## AUFGABEN
A) Schreiben Sie aus dem Lesetext über den Wahl-O-mat den Abschnitt ab, der mit den Worten „Zuallererst habe ich“ beginnt und nach den Worten „mich nicht glücklich.“ endet.
B) Beantworten Sie mithilfe des Lesetexts über den Wahl-O-mat die folgenden Fragen.
(i) Zu wie vielen Thesen im Wahl-O-mat hat die schreibende Person Stellung bezogen?
(ii) Mit welcher Frage beschäftigt sich die einzige Aussage zur Außenpolitik?
(iii) In welchem farbigen Bereich der Grafiken stehen die Nein-Antworten?
C) Führen Sie den Lesetext über den Wahl-O-mat im Anschluss an seinen letzten Satz fort.

#16 — Wähl-O-man

Der Wahl-O-mat soll regelmäßig vor den Bundestagswahlen die Entscheidung der Wähler erleichtern, welche Partei(en) auf dem Wahlzettel angekreuzt werden sollen. Ich persönlich brauche diesen netten Dienst zwar nicht, beantworte die Fragen allerdings aus Neugier doch jedes Mal wieder. Bei den 2017-er Thesen ist mir aufgefallen, dass sich verhältnismäßig viele der Fragestellungen mit dem Thema Fremdenfreundlichkeit befassen – für meinen Geschmack viel zu viele. Ich bekomme unweigerlich den Eindruck, es sei DAS zentrale Thema in der Politik. Ähnlich nach dem TV-Duell von Angela Merkel und ­Martin Schulz hatte ich den Gedanken, die populistisch rechten Parteien wären die wirklichen Gewinner der aktuellen politischen Debatten. Anscheinend haben sie es geschafft, ihre eigenen zentralen Themen in den Fokus der Öffentlichkeit zu stellen. Das machte mich nachdenklich – und neugierig. So habe ich angefangen mit den Thesen, mit den Parteien und mit meinen eigenen Haltungen ein wenig zu spielen. Herausgekommen sind dabei zwei Infografiken, und so bin ich dabei vorgegangen:

Zuallererst habe ich die Aussagen in Kategorien einsortiert. Dass es viel zu viele »braune« Thesen gibt, habe ich oben bereits erwähnt. Bei dieser Sortierung ist mir aber zusätzlich aufgefallen, dass sich lediglich eine einzige Aussage im ganzen Wahl-O-mat mit der Außenpolitik beschäftigt, nämlich ob die Zusammenarbeit innerhalb der EU verstärkt werden soll. Ja, sind wir schon so sehr mit uns selbst beschäftigt, dass uns die Welt da draußen gar nicht mehr interessiert? Am Ende habe ich die Frage, ob wir wieder zu einer nationalen Währung zurückkehren sollen, der Außenpolitik zugeordnet, das passt aber nicht wirklich und macht mich nicht glücklich.

Im zweiten Schritt habe ich zu allen 38 Thesen im Wahl-O-mat Stellung bezogen. Obwohl ich bei manchen Themen eher unentschieden war, habe ich trotzdem ein klares Ja oder Nein vergeben. Fragen, die ich mit Ja beantwortet habe, finden sich in den Grafiken im hell-blauen ­Bereich, die Nein-Antworten im orangen. 33 Parteien sind bei den Bundestagswahlen vertreten, 32 haben im Wahl-O-mat Stellung bezogen. Ich habe sie mir alle angeschaut, und 12 Parteien ausfindig gemacht, mit deren grundsätzlichen Aussagen ich mehr oder weniger einverstanden bin. 12 weitere Parteien, würde ich nie wählen, diese sind in der zweiten Gruppe zu finden. Acht Parteien habe ich völlig außer Acht gelassen; diese tangieren mich einfach nicht, zum Beispiel die Magdeburger Gartenpartei oder die Partei der Humanisten (im Zweifel bin ich für alle Lebewesen).

## VORLIEGENDE DATEN
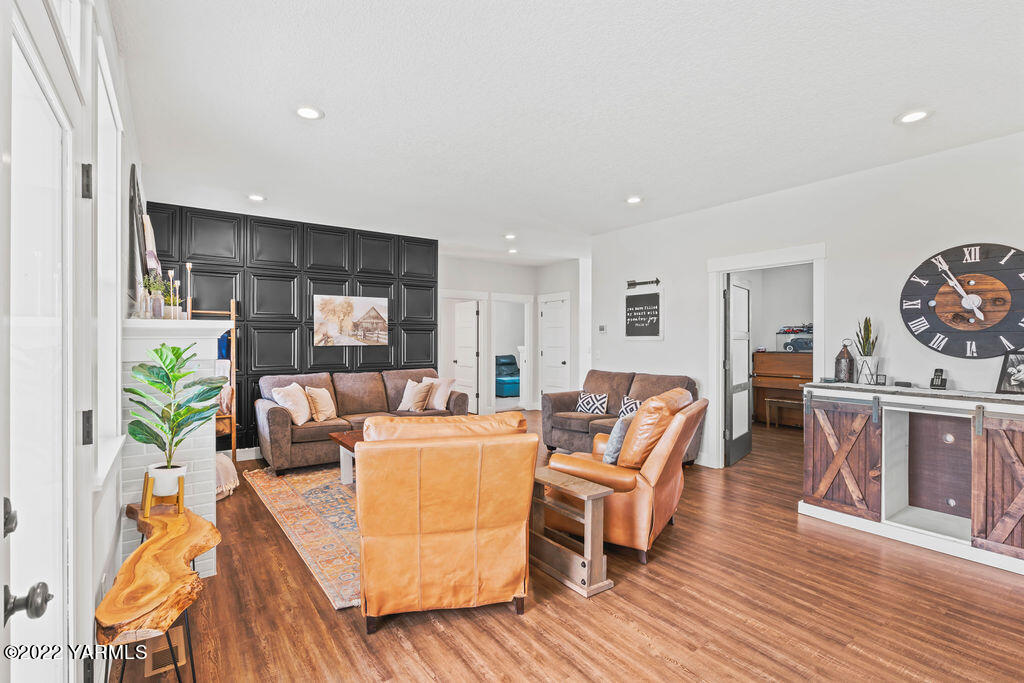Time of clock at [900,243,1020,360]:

## LÖSUNGEN
A)
Zuallererst habe ich die Aussagen in Kategorien einsortiert. Dass es viel zu viele »braune« Thesen gibt, habe ich oben bereits erwähnt. Bei dieser Sortierung ist mir aber zusätzlich aufgefallen, dass sich lediglich eine einzige Aussage im ganzen Wahl-O-mat mit der Außenpolitik beschäftigt, nämlich ob die Zusammenarbeit innerhalb der EU verstärkt werden soll. Ja, sind wir schon so sehr mit uns selbst beschäftigt, dass uns die Welt da draußen gar nicht mehr interessiert? Am Ende habe ich die Frage, ob wir wieder zu einer nationalen Währung zurückkehren sollen, der Außenpolitik zugeordnet, das passt aber nicht wirklich und macht mich nicht glücklich.

B)
(i) Zu 38 Thesen.
(ii) Mit der Frage, ob die Zusammenarbeit innerhalb der EU verstärkt werden soll.
(iii) Im orangen Bereich.

C)
Die Symbole in den Grafiken kennzeichnen meine persönlichen Übereinstimmungen bei der jeweiligen Frage mit der jeweiligen Partei. Ich bin zum Beispiel dafür, dass Deutschland einem Schuldenschnitt für Griechenland zustimmt. Die Grünen ebenfalls, also habe ich an dieser Stelle das Symbol der Grünen platziert. Die V-Partei3 stimmt dem nicht zu, weshalb die entsprechende Stelle leer geblieben ist.

Welche Erkenntnisse gewinne ich daraus

1. Den Wahl-O-mat kann man in der Pfeife rauchen.

Ich war davon ausgegangen, dass am Ende die Grafik mit meinen Ja-Parteien übersät wäre mit Symbolen, und die mit meinen No-Go-Parteien fast leer bleiben würde. Dem ist es leider nicht so! Ich musste feststellen, dass es doch einige Übereinstimmungen etwa mit der NPD, Der Rechten oder den extrem linken Pateien gibt. Ich persönlich kann mit dieser Information gut umgehen, da ich mich mit (fast) jeder Partei im Einzelnen auseinandergesetzt habe. Was fängt aber ein sonst politisch Nicht-Interessierter mit einer solchen Info an, der mit Hilfe des Wahl-O-mats einfach nur schnell eine Partei finden will, der er seine Stimme geben kann? Ich war zum Beispiel überrascht bzw. entsetzt, wie oft die Bayernpartei bei den Thesen die gleiche Meinung vertritt wie ich. Allerdings weiß ich, dass das zentrale Thema dieser Partei die Abspaltung Bayerns von der Bundes­republik Deutschland ist. Dass die Bayernpartei nun auch Projekte gegen Rechts­extremismus fördern will, interessiert mich in diesem Fall nicht die Bohne.

2. Es gibt einige Überraschungen!

Der Aussage »Arbeitsverträge sollen weiterhin ohne Angabe von Gründen befristet sein dürfen« stimme ich voll und ganz zu. Keine der 12 Parteien meiner Ja-Grafik sind da einer Meinung mit mir. Ups! Meine Haltung ist das Ergebnis davon, dass ich Unternehmerin bin, und dass ich mit unbefristeten Arbeitsverträgen doch manch negative Erfahrungen gemacht habe. Hier habe ich eine Übereinstimmung mit der Union und der FDP. So what? Die wähle ich eh nicht. Ähnlich verhält es sich mit der Besteuerung von hohen Vermögen. Ich zahle gern Steuern, für mich ist das eine durchaus soziale Haltung, aber nicht einmal Die Linke ist hier für eine Besteuerung, dafür aber Die Rechte! Boah, das hätte ich nie gedacht …

3. Infografiken sind toll, machen aber viel Arbeit ;–)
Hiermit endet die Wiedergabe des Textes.